車の所有者と物損の賠償権利者

物損の賠償を請求できるのは使用者と所有者のどちら?

車検証に記載されている自動車の所有者と使用者の名義が違うことは、珍しくありません。親族の間柄で無償で貸与し、使用者の方が乗っているということもあるでしょうし、ローンの関係で完済まで所有権留保が付いており、所有者が販売会社となっている事案もあるでしょう。
もっとも、実際には、所有者ではなく使用者の方が、「自分の車」という認識があるのではないでしょうか?そして、その車が事故に遭えば、レッカー代や代車費用、修理費用に買替費用などが生じ、使用者がその損害賠償請求をするというのが自然の流れにも思えます。果たして、使用者と所有者、どちらに物損の損害賠償請求権は帰属するのでしょうか?

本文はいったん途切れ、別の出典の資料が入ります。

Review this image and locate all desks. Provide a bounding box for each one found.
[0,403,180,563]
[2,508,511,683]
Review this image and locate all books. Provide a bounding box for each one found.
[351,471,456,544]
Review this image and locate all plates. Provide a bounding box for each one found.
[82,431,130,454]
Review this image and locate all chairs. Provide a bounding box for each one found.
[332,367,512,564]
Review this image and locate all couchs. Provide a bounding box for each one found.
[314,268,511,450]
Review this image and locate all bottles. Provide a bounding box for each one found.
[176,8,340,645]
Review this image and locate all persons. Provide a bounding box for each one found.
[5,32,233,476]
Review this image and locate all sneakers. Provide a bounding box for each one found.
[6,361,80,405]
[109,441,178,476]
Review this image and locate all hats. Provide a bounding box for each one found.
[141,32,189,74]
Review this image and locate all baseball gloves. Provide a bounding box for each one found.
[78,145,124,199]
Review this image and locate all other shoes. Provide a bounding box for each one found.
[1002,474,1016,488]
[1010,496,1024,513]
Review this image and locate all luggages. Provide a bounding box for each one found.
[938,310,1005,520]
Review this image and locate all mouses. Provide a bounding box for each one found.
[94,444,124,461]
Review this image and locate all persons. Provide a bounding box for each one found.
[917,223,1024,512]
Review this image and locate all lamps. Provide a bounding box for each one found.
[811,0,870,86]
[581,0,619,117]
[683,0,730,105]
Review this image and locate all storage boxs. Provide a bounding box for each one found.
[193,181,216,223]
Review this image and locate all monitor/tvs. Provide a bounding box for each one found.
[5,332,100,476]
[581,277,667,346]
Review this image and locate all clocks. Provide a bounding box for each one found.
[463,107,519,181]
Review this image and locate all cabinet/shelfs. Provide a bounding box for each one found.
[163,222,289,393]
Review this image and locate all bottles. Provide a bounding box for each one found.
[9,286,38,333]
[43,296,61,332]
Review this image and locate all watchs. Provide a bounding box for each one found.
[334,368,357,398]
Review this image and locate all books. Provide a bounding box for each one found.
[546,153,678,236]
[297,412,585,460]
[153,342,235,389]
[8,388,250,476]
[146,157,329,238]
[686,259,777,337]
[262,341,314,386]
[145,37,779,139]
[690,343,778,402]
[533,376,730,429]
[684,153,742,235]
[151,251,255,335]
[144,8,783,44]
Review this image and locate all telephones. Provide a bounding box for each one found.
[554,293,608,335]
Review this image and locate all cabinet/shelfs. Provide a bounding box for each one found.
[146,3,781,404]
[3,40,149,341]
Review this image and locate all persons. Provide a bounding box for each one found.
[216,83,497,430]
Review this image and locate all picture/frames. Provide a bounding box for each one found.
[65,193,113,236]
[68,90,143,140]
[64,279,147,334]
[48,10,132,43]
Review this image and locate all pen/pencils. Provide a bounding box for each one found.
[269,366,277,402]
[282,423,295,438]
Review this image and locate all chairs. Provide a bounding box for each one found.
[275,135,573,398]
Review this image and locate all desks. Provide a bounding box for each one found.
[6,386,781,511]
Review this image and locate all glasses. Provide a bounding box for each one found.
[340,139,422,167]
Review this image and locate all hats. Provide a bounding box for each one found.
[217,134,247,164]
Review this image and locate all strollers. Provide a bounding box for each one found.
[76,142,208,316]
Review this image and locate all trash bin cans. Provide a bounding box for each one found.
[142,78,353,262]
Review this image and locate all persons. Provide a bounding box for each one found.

修理費は原則として所有者に帰属、ただし、使用者が修理費を支出した場合は例外

事故により車が損傷すれば修理代が生じます。この修理代は、車両の価値の低下と評価できますから、その損害賠償請求権は使用者ではなく所有者に帰属します。修理をしていなくても、修理費相当の損害は発生しているとみることができますので、所有者は修理前でも加害者に対して損害賠償請求ができます。
これに対して、使用者が修理代を負担することも珍しいことではありません。この場合には、使用者が所有者の損害賠償請求権を代位取得したと構成し(民法422条の類推)、加害者への損害賠償請求が可能です。修理未了の段階では、基本的に所有者が賠償請求権者と解されますが、所有権留保のケースで使用者が修理代を負担することが確実であれば、使用者に帰属すると考えることは可能です(このような場合は、できれば損害賠償請求権の行使に先立って、使用者と所有者の間で損害賠償請求権の帰属を協議、確定しておくことが適切でしょう。)。

全損の場合の車両価値も原則として所有者に帰属

まず物理的な全損の場合、その経済価値が0になるので、それに対応する損害は車両所有者に帰属すると考えられます。これに対して修理は可能ながら修理費が車両価値を上回る場合、いわゆる経済的全損も、原則として所有者に損害賠償請求権が帰属すると考えられますが、廃車とせずに使用者の側で修理をした場合は使用者に帰属すると考えられます。

代車費用は使用者に帰属

代車費用は、事故によって現に利用する車が使えなくなり、代わりの自動車を利用したことに関わる利用料です。その損害は、被害車両の経済的価値の下落ではなく、被害車両の使用の面に起因した損害ですから、所有者ではなく使用者に損害賠償請求権が帰属します。
細かい点で、事故のレッカー代はどうかという問題があります。これは自動車の使用上の側面と、事故後の修理や廃車手続などといった所有上の管理の側面があるように思われますが、実際に支出した側に帰属すると考えてよいのではないかと思われます。

評価損はケースバイケース

評価損とは事故によって生じた格落ち、修理歴があるとされたことで、取引価値が下落した部分です。この損害は、車両の交換価値に関わりますから、基本的に所有者に帰属することになると考えられます。
もっとも、この論点は、自動車ローンが支払継続中で、所有権留保が付いている場合によく問題になります。このような場合、所有者が立替払いを行った信販会社であれば、あまり価値下落に対応する損害賠償請求権の行使に関心を持たないので、所有者と使用者との間で損害賠償請求権を使用者に帰属させる合意があると考え、使用者に帰属すると考えてよいと思われます。もっとも、実務上は、損害賠償請求の行使に先立って、所有者との間で評価損の帰属について一定の合意を行って明確化することが適切でしょう。